Sample Creditor Letter

Any state employee who is affected by the impasse (which, basically, means all of us) should consider reaching out to his or her creditors to let them know what’s going on.  Even with 10 weeks’ worth of spending money in savings, I’ve contacted all of mine to inquire about deferment and emergency arrangements.  Creditors are a finicky bunch, and they’re a lot more likely to help you out if they know you’re dealing in good faith.  But you need to be careful in how you approach them.

First, if you tell them you can no longer pay them, you may get dumped into collections immediately.  Don’t do this.  Instead, stress that you are temporarily being affected by extraordinary circumstances, and that you anticipate a resumption in pay “soon”.  If you can make them understand that you’re not simply blowing them off, they will be much more likely (but still not guaranteed) to work with you.

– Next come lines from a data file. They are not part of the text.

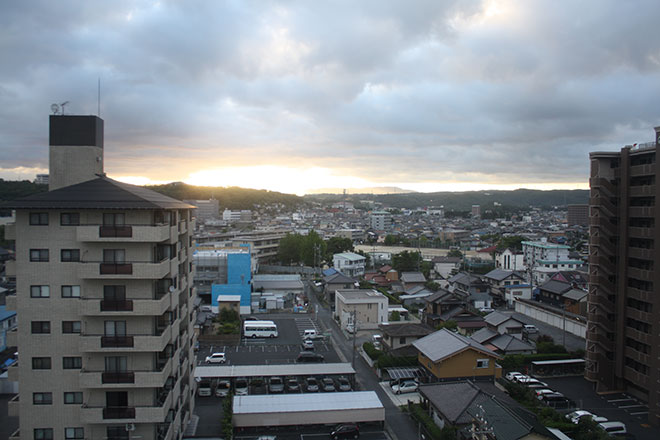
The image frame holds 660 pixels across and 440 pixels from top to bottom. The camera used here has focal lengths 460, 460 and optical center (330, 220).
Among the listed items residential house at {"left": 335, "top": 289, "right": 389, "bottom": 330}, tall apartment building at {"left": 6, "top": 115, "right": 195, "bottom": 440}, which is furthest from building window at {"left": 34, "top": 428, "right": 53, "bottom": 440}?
residential house at {"left": 335, "top": 289, "right": 389, "bottom": 330}

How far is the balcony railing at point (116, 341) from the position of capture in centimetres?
869

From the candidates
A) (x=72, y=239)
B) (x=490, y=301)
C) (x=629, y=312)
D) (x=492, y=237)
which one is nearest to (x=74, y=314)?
(x=72, y=239)

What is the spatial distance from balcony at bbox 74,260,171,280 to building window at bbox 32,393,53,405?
241 cm

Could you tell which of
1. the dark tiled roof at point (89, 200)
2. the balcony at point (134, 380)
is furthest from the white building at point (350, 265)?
the balcony at point (134, 380)

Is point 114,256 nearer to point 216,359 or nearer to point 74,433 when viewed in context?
point 74,433

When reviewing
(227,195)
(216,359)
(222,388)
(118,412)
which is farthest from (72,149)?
(227,195)

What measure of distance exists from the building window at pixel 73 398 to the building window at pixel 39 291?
193 cm

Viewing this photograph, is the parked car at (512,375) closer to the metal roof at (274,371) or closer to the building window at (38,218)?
the metal roof at (274,371)

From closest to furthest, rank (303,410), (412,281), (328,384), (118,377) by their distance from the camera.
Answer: (118,377), (303,410), (328,384), (412,281)

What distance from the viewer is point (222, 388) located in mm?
14734

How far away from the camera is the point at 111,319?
8.87 metres

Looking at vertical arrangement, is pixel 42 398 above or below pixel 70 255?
below

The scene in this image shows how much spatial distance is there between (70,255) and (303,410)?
7087 mm

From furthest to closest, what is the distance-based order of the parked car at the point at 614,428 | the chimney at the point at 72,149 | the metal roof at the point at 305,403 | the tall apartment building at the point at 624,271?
the tall apartment building at the point at 624,271
the metal roof at the point at 305,403
the parked car at the point at 614,428
the chimney at the point at 72,149
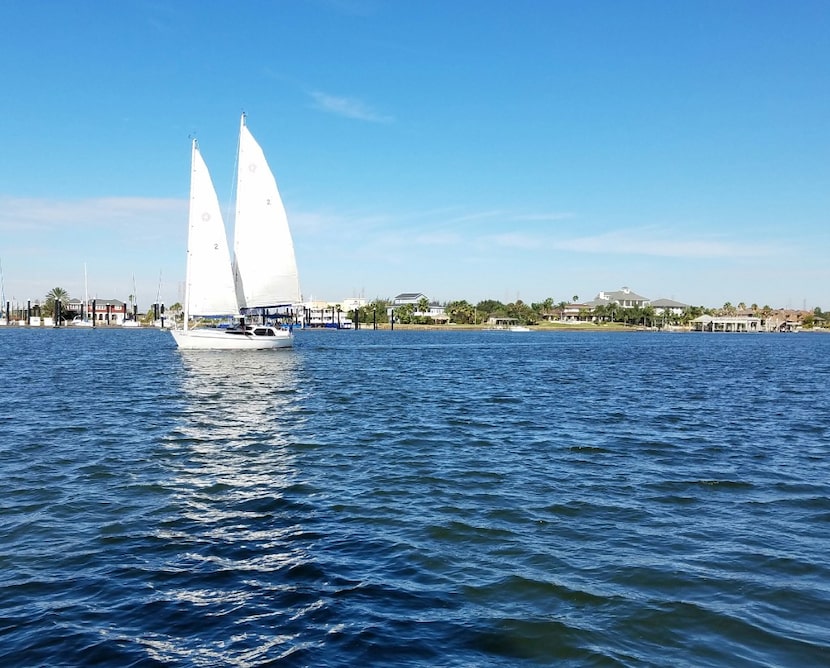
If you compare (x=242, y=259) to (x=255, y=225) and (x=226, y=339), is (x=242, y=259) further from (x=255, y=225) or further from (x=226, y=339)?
(x=226, y=339)

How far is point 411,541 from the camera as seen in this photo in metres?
12.7

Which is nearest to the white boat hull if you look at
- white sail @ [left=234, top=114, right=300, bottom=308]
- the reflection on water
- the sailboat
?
the sailboat

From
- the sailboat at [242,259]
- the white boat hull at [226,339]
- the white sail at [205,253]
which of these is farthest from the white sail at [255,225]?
the white boat hull at [226,339]

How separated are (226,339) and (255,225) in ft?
44.1

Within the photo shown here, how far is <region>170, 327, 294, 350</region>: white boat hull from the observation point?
7256 centimetres

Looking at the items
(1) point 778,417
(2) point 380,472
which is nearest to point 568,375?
(1) point 778,417

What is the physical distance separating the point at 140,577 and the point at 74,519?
412cm

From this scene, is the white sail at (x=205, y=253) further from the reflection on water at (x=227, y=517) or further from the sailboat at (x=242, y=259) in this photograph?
the reflection on water at (x=227, y=517)

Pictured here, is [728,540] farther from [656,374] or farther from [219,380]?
[656,374]

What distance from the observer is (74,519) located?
13891mm

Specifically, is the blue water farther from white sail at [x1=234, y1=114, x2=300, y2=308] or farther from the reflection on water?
white sail at [x1=234, y1=114, x2=300, y2=308]

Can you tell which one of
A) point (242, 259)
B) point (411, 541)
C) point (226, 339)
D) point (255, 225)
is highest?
point (255, 225)

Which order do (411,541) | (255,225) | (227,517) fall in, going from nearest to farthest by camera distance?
(411,541)
(227,517)
(255,225)

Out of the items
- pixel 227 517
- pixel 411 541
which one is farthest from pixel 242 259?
pixel 411 541
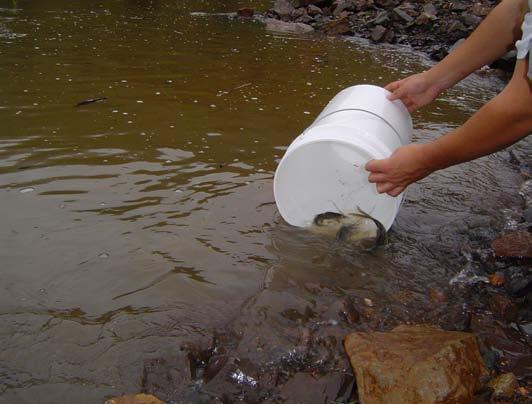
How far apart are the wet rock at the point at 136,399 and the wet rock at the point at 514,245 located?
189 cm

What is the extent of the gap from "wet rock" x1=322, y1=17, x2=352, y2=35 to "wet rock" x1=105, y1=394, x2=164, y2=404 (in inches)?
401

Second, remember that creditors are under no obligation to help you.  I know that sounds harsh, but that’s the way it is.  Logic dictates that it would be better for a given creditor or utility company to agree to defer payments for 90 days for customers in good standing, but who said business is logical?  Still, it’s worth trying.  And don’t feel bad if they can’t / won’t help.  You didn’t put yourself into this situation.

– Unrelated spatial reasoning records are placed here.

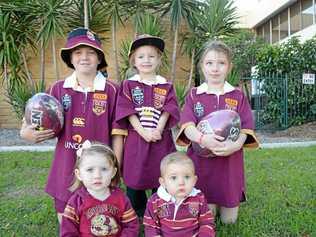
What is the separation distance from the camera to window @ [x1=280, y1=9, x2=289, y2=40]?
2603 cm

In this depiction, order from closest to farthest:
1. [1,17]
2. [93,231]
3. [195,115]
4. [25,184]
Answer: [93,231]
[195,115]
[25,184]
[1,17]

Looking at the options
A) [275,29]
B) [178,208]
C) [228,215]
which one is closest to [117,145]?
[178,208]

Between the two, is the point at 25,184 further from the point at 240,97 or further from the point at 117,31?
the point at 117,31

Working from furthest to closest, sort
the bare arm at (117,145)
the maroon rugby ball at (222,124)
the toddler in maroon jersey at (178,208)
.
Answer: the bare arm at (117,145), the maroon rugby ball at (222,124), the toddler in maroon jersey at (178,208)

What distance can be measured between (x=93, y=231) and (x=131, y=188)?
0.85 m

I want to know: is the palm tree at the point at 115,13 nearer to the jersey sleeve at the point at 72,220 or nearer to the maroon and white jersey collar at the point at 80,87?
the maroon and white jersey collar at the point at 80,87

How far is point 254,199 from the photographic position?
4.95 meters

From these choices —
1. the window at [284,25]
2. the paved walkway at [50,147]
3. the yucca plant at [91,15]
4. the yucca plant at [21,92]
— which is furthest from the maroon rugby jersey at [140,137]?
the window at [284,25]

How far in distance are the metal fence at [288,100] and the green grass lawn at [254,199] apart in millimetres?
4863

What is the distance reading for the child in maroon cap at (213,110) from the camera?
3752 millimetres

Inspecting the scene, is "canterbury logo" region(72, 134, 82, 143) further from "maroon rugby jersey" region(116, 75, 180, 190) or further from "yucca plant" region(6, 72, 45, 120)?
"yucca plant" region(6, 72, 45, 120)

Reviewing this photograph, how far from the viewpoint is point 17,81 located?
39.7 ft

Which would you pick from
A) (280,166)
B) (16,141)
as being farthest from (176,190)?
(16,141)

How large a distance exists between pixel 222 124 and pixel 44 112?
1350 mm
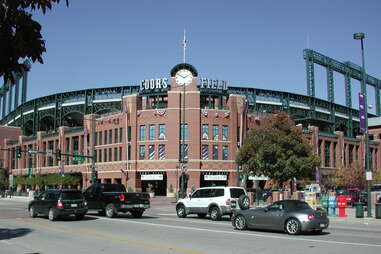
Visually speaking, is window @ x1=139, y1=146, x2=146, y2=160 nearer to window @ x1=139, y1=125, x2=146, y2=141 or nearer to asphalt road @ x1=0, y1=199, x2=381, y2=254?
window @ x1=139, y1=125, x2=146, y2=141

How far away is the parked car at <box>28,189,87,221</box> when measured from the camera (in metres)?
24.2

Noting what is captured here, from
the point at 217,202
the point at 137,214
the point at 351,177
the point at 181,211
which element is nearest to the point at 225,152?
the point at 351,177

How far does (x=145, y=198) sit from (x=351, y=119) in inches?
3796

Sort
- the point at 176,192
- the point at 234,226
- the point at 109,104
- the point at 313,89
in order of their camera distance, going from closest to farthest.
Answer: the point at 234,226 < the point at 176,192 < the point at 109,104 < the point at 313,89

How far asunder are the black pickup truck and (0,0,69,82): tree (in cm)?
2048

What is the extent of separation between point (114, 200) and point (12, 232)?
8.09 m

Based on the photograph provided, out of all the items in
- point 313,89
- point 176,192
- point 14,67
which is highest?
point 313,89

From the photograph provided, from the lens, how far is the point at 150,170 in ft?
221

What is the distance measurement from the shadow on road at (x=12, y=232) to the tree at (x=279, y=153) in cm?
2793

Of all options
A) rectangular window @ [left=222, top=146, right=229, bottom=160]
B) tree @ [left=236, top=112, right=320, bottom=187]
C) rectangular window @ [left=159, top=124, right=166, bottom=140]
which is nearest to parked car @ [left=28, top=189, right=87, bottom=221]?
tree @ [left=236, top=112, right=320, bottom=187]

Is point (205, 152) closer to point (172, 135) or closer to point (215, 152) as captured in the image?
point (215, 152)

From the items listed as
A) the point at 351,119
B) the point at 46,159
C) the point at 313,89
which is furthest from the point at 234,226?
the point at 351,119

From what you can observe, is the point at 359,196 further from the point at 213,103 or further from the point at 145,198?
the point at 213,103

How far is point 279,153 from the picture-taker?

Third, I always recommend handling important financial matters like this in writing.  Let’s face it; a lot of call center employees are simply overworked and underpaid.  Their job is to get you off the phone as quickly as possible.  Whether it’s an honest mistake or a rush job, there’s a chance your call may not be handled properly.  Plus, by communicating in writing, you’ll have a paper trail of any arrangements and offers that were made.  Here’s a sample letter you can copy, drop into your favorite word processor, and edit for your own needs & situation (specifically, don’t say you have money in savings if you don’t have money in savings).  Note that I am not a lawyer, and what works for me may not work for you.  This letter is only a suggestion.

(Your name & address)

(Creditor’s name & address)

(Today’s date)

Dear (creditor)

I am writing to you in reference to my account number (insert account number here).  As you may be aware from your records, I am employed by the Commonwealth of Pennsylvania.  Due to a budget impasse forced upon me by my legislature and governor, the paychecks of all Commonwealth employees — including myself — have been temporarily interrupted.  Please be aware that I do have some money set aside in savings, and intend to do everything in my power to continue meeting my financial obligations.  However, due to the unprecedented and catastrophic nature of these circumstances, I am unsure when my paycheck will resume.

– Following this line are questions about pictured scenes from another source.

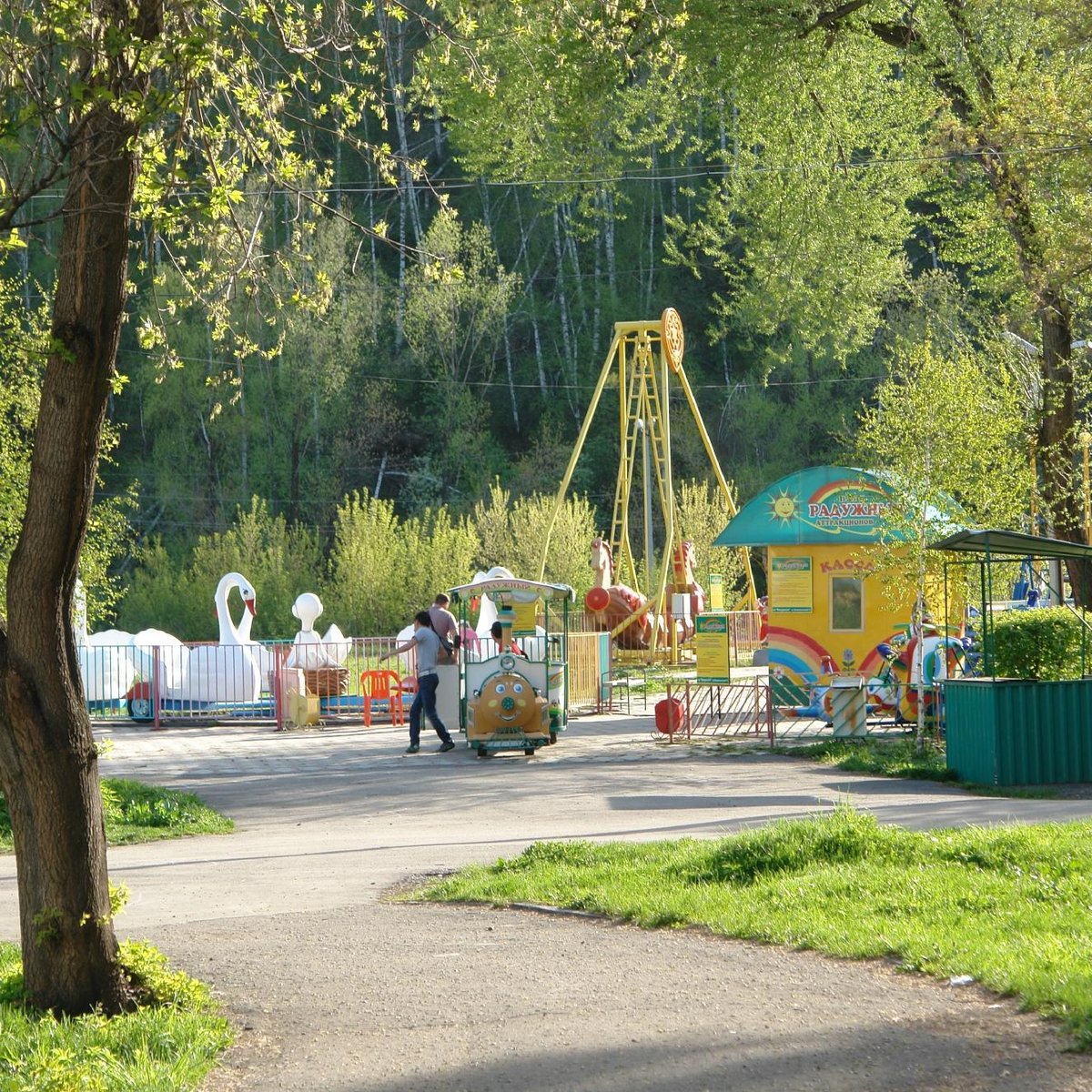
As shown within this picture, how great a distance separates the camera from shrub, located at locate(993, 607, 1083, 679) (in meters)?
16.3

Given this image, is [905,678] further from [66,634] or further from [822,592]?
[66,634]

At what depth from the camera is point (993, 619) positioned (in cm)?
1677

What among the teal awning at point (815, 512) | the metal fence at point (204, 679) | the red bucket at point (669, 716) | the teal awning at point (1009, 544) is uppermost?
the teal awning at point (815, 512)

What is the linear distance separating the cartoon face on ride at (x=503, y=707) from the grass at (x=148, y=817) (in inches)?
202

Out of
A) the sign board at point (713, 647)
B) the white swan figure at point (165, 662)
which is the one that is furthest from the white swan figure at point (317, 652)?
the sign board at point (713, 647)

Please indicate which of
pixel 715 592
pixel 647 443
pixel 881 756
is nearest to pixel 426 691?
pixel 881 756

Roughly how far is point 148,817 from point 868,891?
24.2 feet

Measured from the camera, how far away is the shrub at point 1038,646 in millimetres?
16281

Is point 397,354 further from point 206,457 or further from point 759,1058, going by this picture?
point 759,1058

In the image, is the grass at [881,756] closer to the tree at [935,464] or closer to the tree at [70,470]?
the tree at [935,464]

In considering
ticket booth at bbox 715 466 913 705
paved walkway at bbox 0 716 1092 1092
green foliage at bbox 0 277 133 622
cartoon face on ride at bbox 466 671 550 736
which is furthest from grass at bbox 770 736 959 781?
green foliage at bbox 0 277 133 622

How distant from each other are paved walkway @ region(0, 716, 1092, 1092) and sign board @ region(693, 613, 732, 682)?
1186cm

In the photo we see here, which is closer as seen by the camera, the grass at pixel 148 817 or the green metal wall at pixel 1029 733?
the grass at pixel 148 817

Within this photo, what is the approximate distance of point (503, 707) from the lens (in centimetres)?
1920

Once my paycheck does resume, I will be paid for all back wages due.  Once that happens, I will be able to make any missed or deferred payments promptly.  I am therefore making this good-faith request for your assistance in this matter.  I would like to know if you have any short-term programs, such as deferment, forbearance, emergency interest freezes, or interest re-capitalization, that I can use to help ensure that my account remains current.  I wish to stress that I am in no way refusing to pay.  I am willing to consider all suggestions, and would prefer any solution which prevents the reporting of any derogatory information to credit bureaus.

Thank you for your assistance in this matter.


(Your name and signature)

If you encounter any particularly good or bad institutions in relation to this, by all means feel free to post your success story (or nightmare) below.

8 thoughts on “Sample Creditor Letter”

  1. Excellent. As always, thank you for your outstanding level of help during this nonsense. This site has been a wealth of information, solid advice and support. God bless you.

  2. All of the arrangments I made were over the phone. I have kept record of dates, times and names of whom I spoke too. Most are sympathethic and willing to help. Unfortunately, that is not the case with all of them. Just be honest. It’s all you can do. Be proactive. Contact them before they contact you.

  3. I had no problem with my auto loans through PSECU, they were more than cooperative. I will say this, the budget impasse has screwed up my real estate purchase. Me and my wife may have to walk away from the house we love, before closing, because at this time, I cannot part with my savings not knowing when I will get paid again.

  4. Jimbean, don’t give up on the house just yet. Hold on a little longer. I just have a gut feeling, between tomorrow and Friday, we’re gonna get the good news. Hold tight and keep the faith. We’re going to get through this.

  5. Channel 2 out of Pittsburgh is looking for people to interview about what this is doing to the state employee’s and what they are experiencing with their creditors. Linaberger, Anne

  6. Linaberger, Anne – Sorry forgot the email address.

    Our stories can’t be told if we are not willing to stand up and speak out.